Values given as median value (range) for age and BMI, or number (%).
The ORRs were 41.9% in the skeletal-muscle-loss group and 51.5% in the non-skeletal-muscle-loss group. ORR was not significantly associated with skeletal muscle loss (p = 0.338). According to Kaplan–Meier analysis, patients in the skeletal-muscle-loss group (i.e., Q4 patients) experienced significantly shorter PFS (median PFS, 9.0 vs 10.3 months; log-rank p = 0.029) and OS (MST, 17.2 vs 28.2 months; log-rank p = 0.009) than those in the non-skeletal-muscle-loss group (Fig 3).
Cox multivariate modelling was used to determine whether skeletal muscle loss was independently associated with OS when known clinical prognostic markers were included. Univariate analysis initially identified sex, timing of metastases, pre-treatment CEA level, number of metastatic sites, R0 resection of metastatic lesions, and skeletal muscle loss as being associated with OS. Subsequent multivariate Cox analysis identified skeletal muscle loss as an independent risk factor for OS (HR, 2.079; 95% CI, 1.194–3.619; p = 0.010) (Table 5).
Table 5. Univariate and multivariate analyses of factors associated with overall survival in patients with skeletal muscle analysis.
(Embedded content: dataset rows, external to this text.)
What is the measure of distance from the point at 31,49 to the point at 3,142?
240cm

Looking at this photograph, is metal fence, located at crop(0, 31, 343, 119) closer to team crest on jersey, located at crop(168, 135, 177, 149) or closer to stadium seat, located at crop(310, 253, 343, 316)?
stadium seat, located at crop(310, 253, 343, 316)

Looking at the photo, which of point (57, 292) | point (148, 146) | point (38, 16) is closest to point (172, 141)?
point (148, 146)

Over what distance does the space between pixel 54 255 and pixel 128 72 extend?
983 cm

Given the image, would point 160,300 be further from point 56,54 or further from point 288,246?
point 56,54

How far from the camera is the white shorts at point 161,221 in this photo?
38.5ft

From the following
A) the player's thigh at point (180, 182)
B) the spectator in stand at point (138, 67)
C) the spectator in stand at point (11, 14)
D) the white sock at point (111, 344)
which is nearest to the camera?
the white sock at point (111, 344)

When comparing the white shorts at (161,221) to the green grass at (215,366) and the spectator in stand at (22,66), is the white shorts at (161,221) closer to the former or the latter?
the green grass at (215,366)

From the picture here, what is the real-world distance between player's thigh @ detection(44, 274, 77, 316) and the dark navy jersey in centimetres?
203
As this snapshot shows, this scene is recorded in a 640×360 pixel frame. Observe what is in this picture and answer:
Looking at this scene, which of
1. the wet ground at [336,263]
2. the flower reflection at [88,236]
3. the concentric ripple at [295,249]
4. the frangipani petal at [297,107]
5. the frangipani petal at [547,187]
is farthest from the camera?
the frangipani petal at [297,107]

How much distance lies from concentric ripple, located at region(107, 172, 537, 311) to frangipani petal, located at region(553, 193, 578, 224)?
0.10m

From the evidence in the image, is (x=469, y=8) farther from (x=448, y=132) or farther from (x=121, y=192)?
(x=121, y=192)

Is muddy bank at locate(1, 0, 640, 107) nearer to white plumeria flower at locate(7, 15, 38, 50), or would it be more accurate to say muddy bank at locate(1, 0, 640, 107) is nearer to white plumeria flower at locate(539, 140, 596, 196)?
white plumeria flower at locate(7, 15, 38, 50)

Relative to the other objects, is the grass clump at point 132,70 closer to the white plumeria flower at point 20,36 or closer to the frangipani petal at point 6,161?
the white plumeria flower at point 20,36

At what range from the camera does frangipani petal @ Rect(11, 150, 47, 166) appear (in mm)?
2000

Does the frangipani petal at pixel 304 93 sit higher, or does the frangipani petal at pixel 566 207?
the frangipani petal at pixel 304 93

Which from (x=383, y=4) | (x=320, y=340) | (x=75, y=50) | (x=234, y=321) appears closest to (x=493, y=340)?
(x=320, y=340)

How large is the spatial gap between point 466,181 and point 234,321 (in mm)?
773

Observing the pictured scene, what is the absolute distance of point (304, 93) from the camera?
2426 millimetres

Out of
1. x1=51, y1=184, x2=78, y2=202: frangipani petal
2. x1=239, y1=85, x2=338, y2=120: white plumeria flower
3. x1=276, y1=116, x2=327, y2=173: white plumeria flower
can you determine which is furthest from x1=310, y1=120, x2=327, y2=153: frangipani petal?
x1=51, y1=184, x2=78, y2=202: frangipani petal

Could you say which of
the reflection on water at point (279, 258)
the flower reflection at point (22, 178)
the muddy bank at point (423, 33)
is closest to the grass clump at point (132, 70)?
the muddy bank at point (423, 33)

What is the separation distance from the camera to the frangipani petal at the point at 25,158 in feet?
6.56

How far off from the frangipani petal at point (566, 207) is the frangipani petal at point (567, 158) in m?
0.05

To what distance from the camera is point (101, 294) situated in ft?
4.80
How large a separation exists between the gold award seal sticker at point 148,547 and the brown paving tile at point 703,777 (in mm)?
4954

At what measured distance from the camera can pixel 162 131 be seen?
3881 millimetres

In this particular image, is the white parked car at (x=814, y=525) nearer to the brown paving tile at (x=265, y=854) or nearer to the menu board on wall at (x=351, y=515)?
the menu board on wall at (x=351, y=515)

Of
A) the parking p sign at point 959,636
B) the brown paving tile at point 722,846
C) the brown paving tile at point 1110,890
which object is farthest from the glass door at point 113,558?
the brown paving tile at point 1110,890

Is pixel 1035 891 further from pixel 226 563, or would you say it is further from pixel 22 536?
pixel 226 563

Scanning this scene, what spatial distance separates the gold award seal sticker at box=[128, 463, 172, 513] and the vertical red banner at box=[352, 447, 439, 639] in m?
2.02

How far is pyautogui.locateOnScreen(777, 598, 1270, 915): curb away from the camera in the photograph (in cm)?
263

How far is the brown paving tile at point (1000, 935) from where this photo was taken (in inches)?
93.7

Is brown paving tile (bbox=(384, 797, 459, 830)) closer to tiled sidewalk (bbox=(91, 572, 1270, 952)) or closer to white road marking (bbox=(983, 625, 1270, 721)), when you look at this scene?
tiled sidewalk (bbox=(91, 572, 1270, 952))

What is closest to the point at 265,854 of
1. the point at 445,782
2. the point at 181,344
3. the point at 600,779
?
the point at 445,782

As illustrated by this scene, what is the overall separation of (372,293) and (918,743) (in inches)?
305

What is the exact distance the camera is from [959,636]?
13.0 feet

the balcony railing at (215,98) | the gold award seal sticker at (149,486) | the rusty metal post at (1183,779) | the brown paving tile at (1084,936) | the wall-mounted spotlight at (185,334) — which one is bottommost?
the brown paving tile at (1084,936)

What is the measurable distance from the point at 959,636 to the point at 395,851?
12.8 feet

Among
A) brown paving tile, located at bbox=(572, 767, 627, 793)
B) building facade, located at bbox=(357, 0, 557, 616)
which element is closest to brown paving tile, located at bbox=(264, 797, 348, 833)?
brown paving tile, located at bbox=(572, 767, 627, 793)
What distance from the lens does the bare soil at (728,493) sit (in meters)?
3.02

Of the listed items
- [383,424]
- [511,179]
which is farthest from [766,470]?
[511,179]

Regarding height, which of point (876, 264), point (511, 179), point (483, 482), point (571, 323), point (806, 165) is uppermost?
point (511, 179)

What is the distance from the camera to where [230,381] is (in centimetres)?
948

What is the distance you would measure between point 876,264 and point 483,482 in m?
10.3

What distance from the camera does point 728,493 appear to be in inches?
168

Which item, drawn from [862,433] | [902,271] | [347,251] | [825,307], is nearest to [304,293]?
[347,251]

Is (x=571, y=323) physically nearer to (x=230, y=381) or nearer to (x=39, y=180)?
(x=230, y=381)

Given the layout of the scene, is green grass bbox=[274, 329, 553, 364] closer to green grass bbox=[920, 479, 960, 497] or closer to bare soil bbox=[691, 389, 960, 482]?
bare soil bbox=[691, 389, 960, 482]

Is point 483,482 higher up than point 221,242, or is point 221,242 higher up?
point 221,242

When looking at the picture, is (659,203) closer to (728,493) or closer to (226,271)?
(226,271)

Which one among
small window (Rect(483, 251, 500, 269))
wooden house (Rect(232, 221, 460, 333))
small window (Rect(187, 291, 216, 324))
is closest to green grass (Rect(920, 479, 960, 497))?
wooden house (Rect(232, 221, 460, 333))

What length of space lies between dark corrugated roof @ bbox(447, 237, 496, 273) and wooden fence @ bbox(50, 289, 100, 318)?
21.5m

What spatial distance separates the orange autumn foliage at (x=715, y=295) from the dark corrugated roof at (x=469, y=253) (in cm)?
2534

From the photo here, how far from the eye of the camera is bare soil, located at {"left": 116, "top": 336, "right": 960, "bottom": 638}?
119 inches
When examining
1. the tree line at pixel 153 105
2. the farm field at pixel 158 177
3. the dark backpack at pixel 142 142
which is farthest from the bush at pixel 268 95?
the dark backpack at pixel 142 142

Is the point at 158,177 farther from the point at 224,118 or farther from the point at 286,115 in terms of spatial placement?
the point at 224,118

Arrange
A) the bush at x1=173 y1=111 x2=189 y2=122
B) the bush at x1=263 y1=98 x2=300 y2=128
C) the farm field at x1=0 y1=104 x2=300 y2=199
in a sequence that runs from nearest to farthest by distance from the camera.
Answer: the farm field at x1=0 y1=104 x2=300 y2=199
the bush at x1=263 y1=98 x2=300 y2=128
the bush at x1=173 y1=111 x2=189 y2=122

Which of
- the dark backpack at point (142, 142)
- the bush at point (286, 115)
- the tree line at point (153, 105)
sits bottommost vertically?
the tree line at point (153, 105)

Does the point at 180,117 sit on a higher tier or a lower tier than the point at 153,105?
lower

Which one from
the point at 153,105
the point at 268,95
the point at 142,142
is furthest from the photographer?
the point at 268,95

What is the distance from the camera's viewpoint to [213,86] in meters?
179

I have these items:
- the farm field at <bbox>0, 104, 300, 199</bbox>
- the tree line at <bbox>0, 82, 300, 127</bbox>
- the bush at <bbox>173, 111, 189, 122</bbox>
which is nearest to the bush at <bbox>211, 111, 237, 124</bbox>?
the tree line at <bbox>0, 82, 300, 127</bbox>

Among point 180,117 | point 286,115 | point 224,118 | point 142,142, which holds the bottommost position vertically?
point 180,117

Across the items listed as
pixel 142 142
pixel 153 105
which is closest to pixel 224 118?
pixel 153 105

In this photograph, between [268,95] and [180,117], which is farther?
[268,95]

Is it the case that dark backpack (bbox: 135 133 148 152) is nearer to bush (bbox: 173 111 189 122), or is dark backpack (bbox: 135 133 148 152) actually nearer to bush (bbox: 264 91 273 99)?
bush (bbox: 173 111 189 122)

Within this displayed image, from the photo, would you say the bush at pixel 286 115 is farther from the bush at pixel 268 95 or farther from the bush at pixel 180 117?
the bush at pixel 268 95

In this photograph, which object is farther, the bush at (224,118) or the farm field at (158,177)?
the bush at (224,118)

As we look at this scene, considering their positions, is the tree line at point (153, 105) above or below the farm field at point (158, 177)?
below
Variable | Univariate analysis | Multivariate analysis | ||||
---|---|---|---|---|---|---|
HR | 95% CI | p value | HR | 95% CI | p value | |
Skeletal muscle loss rate | ||||||
≤5% | 1 | 1 | ||||
>5% | 1.972 | 1.140–3.233 | 0.017 | 2.079 | 1.194–3.619 | 0.010 |
Age (years) | ||||||
<70 | 1 | |||||
≥70 | 1.274 | 0.800–1.974 | 0.299 | |||
Sex | ||||||
Male | 1 | |||||
Female | 0.683 | 0.441–1.039 | 0.076 | |||
Timing of metastases | ||||||
Simultaneous | 1 | 1 | ||||
Metachronous | 0.528 | 0.316–0.846 | 0.007 | 0.349 | 0.203–0.599 | <0.001 |
Primary tumour location | ||||||
Right | 1 | 1 | ||||
Left | 0.544 | 0.328–0.904 | 0.019 | 0.406 | 0.242–0.681 | 0.001 |
Rectum | 0.567 | 0.328–0.904 | 0.029 | 0.466 | 0.275–0.789 | 0.005 |
Pre-treatment CEA level, ng/ml | ||||||
≤100 | 1 | |||||
>100 | 1.838 | 1.213–2.779 | 0.004 | |||
Number of metastatic sites | ||||||
1 | 1 | |||||
≥2 | 2.110 | 1.391–3.225 | <0.001 | |||
Target agents | ||||||
Not combined | 1 | |||||
Combined | 0.810 | 0.525–1.233 | 0.328 | |||
Resection of metastases after chemotherapy | ||||||
No | 1 | 1 | ||||
Yes | 0.290 | 0.167–0.478 | <0.001 | 0.276 | 0.161–0.474 | <0.001 |
Abbreviations: CEA: carcinoembryonic antigen; HR, hazard ratio; CI, confidence interval.
Discussion
In this study, we evaluated the association between skeletal muscle loss during chemotherapy and poor prognosis in patients with unresectable CRC. Pre-treatment skeletal muscle depletion was not a risk factor for survival in unresectable CRC. However, skeletal muscle loss (>5%) after chemotherapy was significantly associated with poorer PFS and OS.
Several studies have confirmed a close relationship between muscle wasting and poor prognosis in patients with various malignancies [11–13, 18]. In addition, accumulating evidence suggests that sarcopenia is linked to treatment toxicity in patients with various cancers [7, 19]. For example, Prado et al. [9] reported that sarcopenia was a significant predictor of toxicity and time to tumour progression in metastatic breast cancer patients treated with oral fluoropyrimidine [20]. In this study, however, there was no relationship between pre-treatment sarcopenia and tumour progression/survival in unresectable CRC patients. Sarcopenia may reflect the increased metabolic activity of a more aggressive tumour biology leading to systemic inflammation, causing muscle loss [21]. Achieving tumour control with effective chemotherapy therefore has the potential to reverse the catabolic processes causing cachexia.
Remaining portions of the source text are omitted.